The undersigned human rights organizations denounce the Supreme State Security Prosecution’s illegitimate practice of “recycling cases,” and call for its immediate discontinuation. The renewal of Mohamed al-Qassas’ detention yesterday January 21th is the latest injustice incurred by the “recycling” or arbitrary revival of cases, a practice increasingly deployed against human rights defenders, journalists, political opponents and others perceived as critical of the Egyptian government. Frequently used to re-imprison released detainees, “recycling cases1” occurs when a new case is brought by the Supreme State Security Prosecution against someone who has served or is still serving a previous sentence. The new cases, which are in effect simply revived versions of the old cases against the defendants, are solely and entirely reliant upon the notoriously untrustworthy national security investigations of the Interior Ministry.

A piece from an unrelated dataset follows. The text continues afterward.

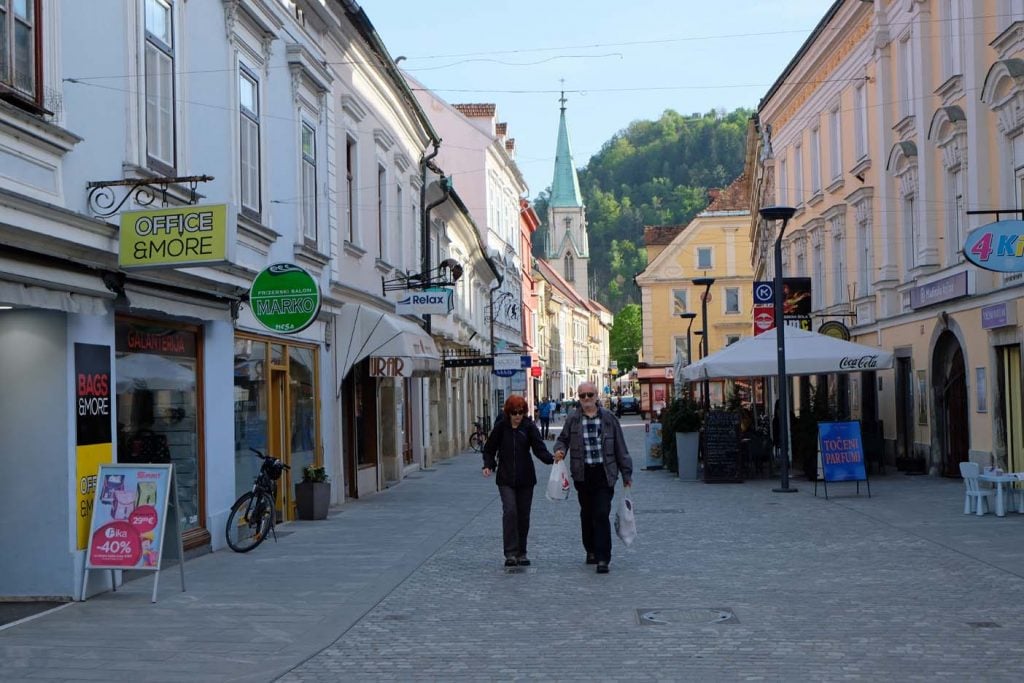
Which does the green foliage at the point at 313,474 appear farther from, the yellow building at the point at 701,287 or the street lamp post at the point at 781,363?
the yellow building at the point at 701,287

The detention of Mohamed al-Qassas, deputy president of the opposition party Strong Egypt, was renewed yesterday for 15 days by the Supreme State Security Prosecution, in connection with a new case that had been brought against him, no. 1781 of 2019. This came after his release on December 8th of last year in Case no. 977 of 2017, after he had served two years in solitary confinement at a high-security prison. The current case, based on “national security investigations” only, accuses al-Qassas of organizing meetings inside his solitary prison cell as well as joining a terrorist group and financing it from inside the prison.

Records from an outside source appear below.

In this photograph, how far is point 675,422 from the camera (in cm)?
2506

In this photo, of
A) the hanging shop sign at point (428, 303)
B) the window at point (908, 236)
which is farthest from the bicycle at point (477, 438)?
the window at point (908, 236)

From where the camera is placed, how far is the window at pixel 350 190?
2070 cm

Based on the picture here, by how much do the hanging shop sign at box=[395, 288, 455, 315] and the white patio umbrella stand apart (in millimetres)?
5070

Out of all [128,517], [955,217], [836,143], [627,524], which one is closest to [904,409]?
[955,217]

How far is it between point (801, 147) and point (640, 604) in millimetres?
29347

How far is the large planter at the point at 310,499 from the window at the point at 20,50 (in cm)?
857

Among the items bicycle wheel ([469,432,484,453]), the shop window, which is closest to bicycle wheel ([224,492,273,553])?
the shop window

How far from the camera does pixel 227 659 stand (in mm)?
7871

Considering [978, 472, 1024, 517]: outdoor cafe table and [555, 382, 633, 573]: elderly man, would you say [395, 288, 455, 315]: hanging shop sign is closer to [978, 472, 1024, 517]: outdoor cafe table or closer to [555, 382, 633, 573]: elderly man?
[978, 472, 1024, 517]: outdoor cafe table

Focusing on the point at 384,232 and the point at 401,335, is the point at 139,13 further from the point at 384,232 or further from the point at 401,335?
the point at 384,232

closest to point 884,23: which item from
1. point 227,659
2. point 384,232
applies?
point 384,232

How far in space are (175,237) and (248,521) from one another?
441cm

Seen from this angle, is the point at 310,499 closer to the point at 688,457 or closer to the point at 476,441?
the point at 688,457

Used to keep an ever-growing number of peaceful critics of Egypt’s authoritarian government perpetually behind bars, cases are “recycled” primarily in two ways. In the first, an activist is released for weeks or months after being detained on dubious charges, and then is re-arrested in a new case for the same or similar charges – as occurred in the cases of lawyer and activist Mahienour el-Masry and lawyer Mohamed Hamdoun. In the second, verdicts are issued to release detainees; however, the verdict is never actually implemented. Instead, the detainee remains imprisoned or is disappeared for a while and then re-appears charged under a new case.

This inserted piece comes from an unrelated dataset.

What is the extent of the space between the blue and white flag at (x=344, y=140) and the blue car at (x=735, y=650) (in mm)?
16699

Many individuals prosecuted under politicized or duplicitous charges remain perpetually ensnared in Egypt’s prison system, ranging from prominent activists, journalists, and bloggers to ordinary citizens. Blogger Islam al-Refaei, known as (5orm), was investigated in Case no. 441 of 2018 after he was released on bail on August 14, 2018, after being detained under Case no. 977. He was charged in the new case with contacting Amnesty International and Human Rights Watch from inside the prison facility, according to national security investigations. Al-Refaei remains in pre-trial detention. Adel Sabri, a journalist and editor-in-chief of Masr Al-Arabia news website, remains detained in pre-trial detention for investigations under the same case, after receiving a court verdict for his release on 10,000 LE bail in another case. He had served over a year and a half of pre-trial detention pending the two cases.
Lawyer Ibrahim Metwally, founder of the Association of the Families of the Disappeared, remains in pre-trial detention, once again, pending a new case, no. 1470 of 2019. Metwally is accused of joining a terrorist group and involvement in terrorist financing crimes, just two weeks after his release on October 15 from the first case (no. 900 of 2017), after spending two years in solitary confinement.
Security forces arrested Ola al-Qaradawi, daughter of an Islamic cleric, on June 30, 2017, and after spending a year in solitary confinement, the Criminal Court decided to release her with precautionary measures. However, a new investigation report issued by the national security services halted the verdict’s implementation, and her imprisonment was yet again renewed pending a new case, where she was accused of participating – from inside a prison cell where she was solitarily confined – in the financing of a terrorist group.
The undersigned organizations condemn the Supreme State Security Prosecution’s reprehensible conduct in solely relying upon national security investigations to re-imprison people who had been released. These investigations lack not only evidence and transparency, but as starkly illustrated in the above cases, they are utterly devoid of logic as well. Why are the new cases only disclosed after the release of the accused, when – if the investigations were legitimate – the authorities would have known of the accused’s crimes well before their release? Furthermore, it is unfeasible for prisoners to finance terrorism, join terrorist groups and organize meetings of these groups, all while being held in solitary confinement. And if these crimes were to have been carried out from inside the prison, this would have only been possible with the complicity of the prison guards and administration.
The patently untenable and illogical legal premises upon which “recycling cases” is based exposes this practice, not as an instrument of justice, but rather, as an instrument of repression: simply further evidence of executive tampering with Egypt’s justice system to silence any dissent to the state’s authoritarian rule.
Cairo Institute for Human Rights Studies
Arabic Network for Human Rights Information
Association for Freedom of Thought and Expression
Committee for Justice
Egyptian Front for Human Rights
- Belady Center for Rights and freedoms
1 The Egyptian Commission for Rights and Freedoms launched an online blogging campaign on the 25th of December 2019, titled #RecyclingOppression (#تدوير_القمع), on the phenomenon of recycling cases.